Mingke Erin Li

Multi-resolution DEM Fusion

terrainfusion

General steps of DEM fusion

  1. Preprocessing
    Systematic differences in geo-referencing between two independent DEMs—both in planimetry and height—must be unified. This includes horizontal and vertical datum transformation, projection conversion, grid size standardization (via interpolation), and vertical offset adjustment.

  2. Repairing data quality issues
    Depending on the collection technique, land cover, and terrain type, DEMs may have voids, anomalies, or noise. Void-filling methods are applied to address these issues before fusion.

  3. Main fusion or blending processes
    Different fusion algorithms may be applied depending on land cover and topography. For example, Tran et al. (2014) proposed methods tailored to varying terrain types. Treatment of ocean areas also requires special consideration.

  4. Surface smoothing
    Smoothing can be applied before or after fusion to reduce noise in the final DEM.

  5. Final accuracy assessment
    The fused DEM is evaluated against ground control points or high-quality LiDAR data.

  6. Real-world applications
    Fused DEMs can be used to derive topographic and hydrologic features, which are then compared to LiDAR-derived equivalents to validate performance.

Methods of DEM fusion

  1. Weighted averaging
    Input DEMs are resampled to the same grid, and output values at each grid node are calculated by weighted averaging.
    • Works well in most cases
    • Choice of weights is critical and can be informed by global error metrics (Fuss 2013; Papasaika et al. 2009), error maps (Reinartz et al. 2005; Roth et al. 2002), terrain derivatives (Lucca 2012; Tran et al. 2014), or combinations (Papasaika et al. 2008)
    • Limitations: ignores spatial continuity and may introduce artifacts from up-sampling
    • Use cases: Papasaika et al. 2008, Lucca 2012, Tran et al. 2014, Robinson et al. 2014, Schindler et al. 2011, Constantini et al. 2006, Reinartz et al. 2005, Schultz et al. 1999, Xu et al. 2010
  2. Sparse representations
    This approach includes prior knowledge of plausible surface shapes to suppress unrealistic local geometries.

■ **Supplied entries**
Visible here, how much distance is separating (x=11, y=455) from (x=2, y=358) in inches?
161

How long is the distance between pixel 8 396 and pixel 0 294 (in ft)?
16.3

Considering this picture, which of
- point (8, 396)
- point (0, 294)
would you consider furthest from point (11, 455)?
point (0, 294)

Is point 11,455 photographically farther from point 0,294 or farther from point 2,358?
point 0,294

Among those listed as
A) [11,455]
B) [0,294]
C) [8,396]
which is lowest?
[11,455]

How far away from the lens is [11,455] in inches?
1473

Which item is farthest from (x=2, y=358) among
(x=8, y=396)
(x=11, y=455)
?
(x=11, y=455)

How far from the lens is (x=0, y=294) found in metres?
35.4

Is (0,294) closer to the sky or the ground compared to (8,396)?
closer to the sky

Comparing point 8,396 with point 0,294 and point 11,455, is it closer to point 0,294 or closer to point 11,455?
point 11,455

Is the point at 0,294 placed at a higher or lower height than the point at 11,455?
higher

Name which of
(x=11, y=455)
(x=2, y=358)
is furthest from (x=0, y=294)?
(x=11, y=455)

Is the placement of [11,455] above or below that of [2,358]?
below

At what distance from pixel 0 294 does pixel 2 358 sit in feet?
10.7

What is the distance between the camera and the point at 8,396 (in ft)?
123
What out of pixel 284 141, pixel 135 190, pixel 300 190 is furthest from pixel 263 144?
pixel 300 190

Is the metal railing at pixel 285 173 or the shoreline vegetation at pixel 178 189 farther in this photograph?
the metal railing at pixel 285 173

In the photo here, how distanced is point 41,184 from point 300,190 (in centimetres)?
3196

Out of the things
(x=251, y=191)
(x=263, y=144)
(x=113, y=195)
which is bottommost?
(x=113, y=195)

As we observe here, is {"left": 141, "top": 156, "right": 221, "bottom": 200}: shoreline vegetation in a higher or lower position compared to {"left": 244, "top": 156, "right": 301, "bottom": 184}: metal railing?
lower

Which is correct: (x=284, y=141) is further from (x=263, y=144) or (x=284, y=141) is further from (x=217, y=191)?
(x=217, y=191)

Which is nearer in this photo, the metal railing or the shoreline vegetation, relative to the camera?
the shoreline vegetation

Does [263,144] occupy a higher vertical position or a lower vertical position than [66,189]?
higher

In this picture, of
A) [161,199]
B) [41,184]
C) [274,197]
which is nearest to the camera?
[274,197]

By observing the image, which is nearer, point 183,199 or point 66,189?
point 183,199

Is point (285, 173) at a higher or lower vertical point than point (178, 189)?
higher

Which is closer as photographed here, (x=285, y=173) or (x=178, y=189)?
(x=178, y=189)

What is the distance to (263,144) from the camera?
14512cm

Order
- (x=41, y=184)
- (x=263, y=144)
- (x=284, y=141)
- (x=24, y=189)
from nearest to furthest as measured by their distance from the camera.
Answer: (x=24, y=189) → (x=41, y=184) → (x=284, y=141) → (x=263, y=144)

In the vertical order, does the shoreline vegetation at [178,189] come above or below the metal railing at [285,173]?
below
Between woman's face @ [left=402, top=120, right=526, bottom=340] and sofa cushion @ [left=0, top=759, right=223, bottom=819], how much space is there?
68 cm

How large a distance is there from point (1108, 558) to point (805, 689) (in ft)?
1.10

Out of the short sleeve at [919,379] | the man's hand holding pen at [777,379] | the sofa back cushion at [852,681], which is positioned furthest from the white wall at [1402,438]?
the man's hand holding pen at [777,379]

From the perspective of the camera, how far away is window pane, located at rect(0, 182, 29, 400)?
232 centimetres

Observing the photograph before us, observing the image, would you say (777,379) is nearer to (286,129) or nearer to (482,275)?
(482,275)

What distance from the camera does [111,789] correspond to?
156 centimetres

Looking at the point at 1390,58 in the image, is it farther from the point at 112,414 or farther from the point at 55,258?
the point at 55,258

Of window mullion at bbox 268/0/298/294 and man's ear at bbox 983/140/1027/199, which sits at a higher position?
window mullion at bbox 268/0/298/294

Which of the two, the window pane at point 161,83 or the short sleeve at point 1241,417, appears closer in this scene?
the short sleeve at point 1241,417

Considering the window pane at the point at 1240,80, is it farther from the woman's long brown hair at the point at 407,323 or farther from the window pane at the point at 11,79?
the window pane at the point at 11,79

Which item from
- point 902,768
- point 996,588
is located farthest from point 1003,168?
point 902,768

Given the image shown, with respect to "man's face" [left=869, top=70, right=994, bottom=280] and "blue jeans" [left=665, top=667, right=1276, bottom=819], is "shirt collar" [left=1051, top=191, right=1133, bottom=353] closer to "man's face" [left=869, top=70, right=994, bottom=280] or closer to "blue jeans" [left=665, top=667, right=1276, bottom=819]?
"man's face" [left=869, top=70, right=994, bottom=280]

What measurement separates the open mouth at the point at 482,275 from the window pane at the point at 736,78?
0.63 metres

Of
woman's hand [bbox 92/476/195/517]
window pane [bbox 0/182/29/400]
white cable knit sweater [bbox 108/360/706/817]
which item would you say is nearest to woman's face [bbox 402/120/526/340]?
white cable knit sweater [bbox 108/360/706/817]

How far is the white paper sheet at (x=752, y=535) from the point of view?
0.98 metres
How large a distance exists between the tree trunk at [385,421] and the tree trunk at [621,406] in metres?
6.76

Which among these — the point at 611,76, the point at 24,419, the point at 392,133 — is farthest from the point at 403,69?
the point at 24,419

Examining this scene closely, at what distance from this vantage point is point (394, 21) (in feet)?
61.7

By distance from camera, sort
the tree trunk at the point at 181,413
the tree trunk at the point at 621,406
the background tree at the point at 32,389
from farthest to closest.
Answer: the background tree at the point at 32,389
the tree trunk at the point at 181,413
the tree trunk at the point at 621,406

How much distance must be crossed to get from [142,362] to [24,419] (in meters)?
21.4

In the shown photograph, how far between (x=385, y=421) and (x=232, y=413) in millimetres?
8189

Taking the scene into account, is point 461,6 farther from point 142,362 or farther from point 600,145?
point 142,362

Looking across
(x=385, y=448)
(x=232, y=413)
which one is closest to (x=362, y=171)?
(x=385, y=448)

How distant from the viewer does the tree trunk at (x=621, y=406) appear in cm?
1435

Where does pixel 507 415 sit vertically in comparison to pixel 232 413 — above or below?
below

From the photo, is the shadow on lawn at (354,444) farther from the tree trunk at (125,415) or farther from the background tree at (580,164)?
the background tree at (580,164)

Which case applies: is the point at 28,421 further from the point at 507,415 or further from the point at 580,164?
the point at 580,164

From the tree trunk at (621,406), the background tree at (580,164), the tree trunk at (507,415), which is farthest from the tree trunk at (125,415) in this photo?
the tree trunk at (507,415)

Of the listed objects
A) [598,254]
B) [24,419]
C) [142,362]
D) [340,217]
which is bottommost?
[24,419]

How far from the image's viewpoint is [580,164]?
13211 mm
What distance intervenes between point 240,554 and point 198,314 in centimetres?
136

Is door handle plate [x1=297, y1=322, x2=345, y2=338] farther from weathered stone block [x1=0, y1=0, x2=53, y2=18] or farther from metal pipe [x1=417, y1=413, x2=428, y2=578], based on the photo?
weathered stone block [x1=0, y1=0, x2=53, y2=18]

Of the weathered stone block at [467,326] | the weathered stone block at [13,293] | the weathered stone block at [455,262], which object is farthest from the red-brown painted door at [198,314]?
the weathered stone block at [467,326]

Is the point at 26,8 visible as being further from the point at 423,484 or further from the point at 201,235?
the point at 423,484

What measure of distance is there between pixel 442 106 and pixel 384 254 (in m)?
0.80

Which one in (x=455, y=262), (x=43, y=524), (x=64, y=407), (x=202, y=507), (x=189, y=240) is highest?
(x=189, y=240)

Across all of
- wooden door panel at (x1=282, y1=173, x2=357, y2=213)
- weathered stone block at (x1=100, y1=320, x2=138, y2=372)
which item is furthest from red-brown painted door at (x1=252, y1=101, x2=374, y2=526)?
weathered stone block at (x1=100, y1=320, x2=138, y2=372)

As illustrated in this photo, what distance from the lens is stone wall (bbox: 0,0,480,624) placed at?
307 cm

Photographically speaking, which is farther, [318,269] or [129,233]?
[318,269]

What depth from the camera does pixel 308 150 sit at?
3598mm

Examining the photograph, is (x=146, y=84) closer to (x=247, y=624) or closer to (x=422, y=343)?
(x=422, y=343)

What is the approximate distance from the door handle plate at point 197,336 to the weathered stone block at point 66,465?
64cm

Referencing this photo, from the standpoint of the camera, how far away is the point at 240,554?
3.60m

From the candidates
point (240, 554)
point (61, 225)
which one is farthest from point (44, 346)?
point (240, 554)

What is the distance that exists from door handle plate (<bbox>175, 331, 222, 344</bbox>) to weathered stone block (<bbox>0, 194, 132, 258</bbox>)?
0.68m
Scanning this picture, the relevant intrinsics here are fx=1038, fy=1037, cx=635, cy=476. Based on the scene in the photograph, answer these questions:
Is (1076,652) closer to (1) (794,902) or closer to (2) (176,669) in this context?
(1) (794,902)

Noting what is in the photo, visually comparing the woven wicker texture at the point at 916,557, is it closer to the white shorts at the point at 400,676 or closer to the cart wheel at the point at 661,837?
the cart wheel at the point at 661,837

■ **Problems to solve**
A. Copy the records word for word, starting at the line containing "From the candidates" and running through the final line of the records.
B. Continue the text on DEM fusion from its last sentence.

■ **Final answers**
A.
From the candidates
point (240, 554)
point (61, 225)
which one is farthest from point (44, 346)?
point (240, 554)

What is the distance that exists from door handle plate (<bbox>175, 331, 222, 344</bbox>) to weathered stone block (<bbox>0, 194, 132, 258</bbox>)?
0.68m
Scanning this picture, the relevant intrinsics here are fx=1038, fy=1037, cx=635, cy=476. Based on the scene in the photograph, answer these questions:
Is (1076,652) closer to (1) (794,902) or closer to (2) (176,669) in this context?
(1) (794,902)

Noting what is in the photo, visually comparing the woven wicker texture at the point at 916,557, is it closer to the white shorts at the point at 400,676 or closer to the cart wheel at the point at 661,837?
the cart wheel at the point at 661,837

B.
    • Weights are still required and can be derived using standard error propagation
    • More robust to blunders
    • Use case: Papasaika et al. 2011
  3. Frequency or spectral domain fusion
    Uses methods like Fourier transforms to separate and merge low-frequency (coarse) and high-frequency (fine) features from different DEMs.
    • Useful when combining InSAR and photogrammetric DEMs
    • Steps include transforming to frequency domain, filtering, summing spectra, and inverse transforming
    • Use cases: Karkee et al. 2008, Karakasis et al. 2014, Honikel 1998, Crosetto and Aragues 2000
  4. Linear regression calibration
    A simple method where elevation differences between DEMs are modeled with a linear regression.
    • Use case: Furze et al. 2017
  5. Collocation method
    A stochastic method using covariance functions to predict signal values.
    • Suitable when signals have zero mean; otherwise, kriging is preferred
    • Allows point prediction from area-averaged values
    • Use case: Lucca 2012
  6. Multi-scale stochastic smoothing (Kalman filtering)
    Applies a Kalman filter across scales, minimizing mean squared error while fusing DEMs.
    • Especially useful for fusing InSAR data of different resolutions
    • Use case: Slatton et al. 2002
  7. Clustering algorithm
    Uses k-means to detect and average consistent elevation values at each cell location.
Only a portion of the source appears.